Are there best practices out there for loading data into a database, to be used with a new installation of an application? For example, for application foo to run, it needs some basic data before it can even be started. I've used a couple options in the past:

TSQL for every row that needs to be preloaded:

IF NOT EXISTS (SELECT * FROM Master.Site WHERE Name = @SiteName)
INSERT INTO [Master].[Site] ([EnterpriseID], [Name], [LastModifiedTime], [LastModifiedUser])
VALUES (@EnterpriseId, @SiteName, GETDATE(), @LastModifiedUser)

Another option is a spreadsheet. Each tab represents a table, and data is entered into the spreadsheet as we realize we need it. Then, a program can read this spreadsheet and populate the DB.

There are complicating factors, including the relationships between tables. So, it's not as simple as loading tables by themselves. For example, if we create Security.Member rows, then we want to add those members to Security.Role, we need a way of maintaining that relationship.

Another factor is that not all databases will be missing this data. Some locations will already have most of the data, and others (that may be new locations around the world), will start from scratch.

Any ideas are appreciated.

+1  A: 

If it's not a lot of data, the bare initialization of configuration data - we typically script it with any database creation/modification.

With scripts you have a lot of control, so you can insert only missing rows, remove rows which are known to be obsolete, not override certain columns which have been customized, etc.

If it's a lot of data, then you probably want to have an external file(s) - I would avoid a spreadsheet, and use a plain text file(s) instead (BULK INSERT). You could load this into a staging area and still use techniques like you might use in a script to ensure you don't clobber any special customization in the destination.
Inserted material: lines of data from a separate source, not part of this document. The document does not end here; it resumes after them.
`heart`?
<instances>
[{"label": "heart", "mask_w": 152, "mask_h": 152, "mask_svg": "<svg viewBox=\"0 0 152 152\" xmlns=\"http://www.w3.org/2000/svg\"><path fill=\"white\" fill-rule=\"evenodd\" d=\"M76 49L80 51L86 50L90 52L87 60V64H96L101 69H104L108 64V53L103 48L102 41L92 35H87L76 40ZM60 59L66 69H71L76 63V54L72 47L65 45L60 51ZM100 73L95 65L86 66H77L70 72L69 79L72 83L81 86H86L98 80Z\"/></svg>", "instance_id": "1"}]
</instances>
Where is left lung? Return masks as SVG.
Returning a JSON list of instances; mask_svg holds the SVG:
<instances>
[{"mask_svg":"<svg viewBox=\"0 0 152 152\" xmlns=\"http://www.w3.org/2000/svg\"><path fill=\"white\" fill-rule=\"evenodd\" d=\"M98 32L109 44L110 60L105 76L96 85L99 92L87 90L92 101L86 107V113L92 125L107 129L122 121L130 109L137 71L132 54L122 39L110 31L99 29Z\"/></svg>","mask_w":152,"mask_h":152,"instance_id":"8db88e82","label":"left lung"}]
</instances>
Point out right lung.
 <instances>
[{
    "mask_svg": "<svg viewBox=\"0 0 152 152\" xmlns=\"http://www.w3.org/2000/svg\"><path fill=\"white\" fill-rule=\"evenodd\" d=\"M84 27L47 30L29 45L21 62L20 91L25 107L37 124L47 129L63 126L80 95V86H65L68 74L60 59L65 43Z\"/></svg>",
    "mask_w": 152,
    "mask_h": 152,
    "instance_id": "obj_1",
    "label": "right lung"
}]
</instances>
And because it's under script control, you've got control of the order of operations to ensure referential integrity.

Cade Roux
+1  A: 

I'd recommend a combination of the 2 approaches indicated by Cade's answer.

Step 1. Load all the needed data into temp tables (on Sybase, for example, load data for table "db1..table1" into "temp..db1_table1"). In order to be able to handle large datasets, use bulk copy mechanism (whichever one your DB server supports) without writing to transaction log.

Step 2. Run a script which as a main step will iterate over each table to be loaded, if needed create indexes on newly created temp table, compare the data in temp table to main table, and insert/update/delete differences. Then as needed the script can do auxillary tasks like the security role setup you mentioned.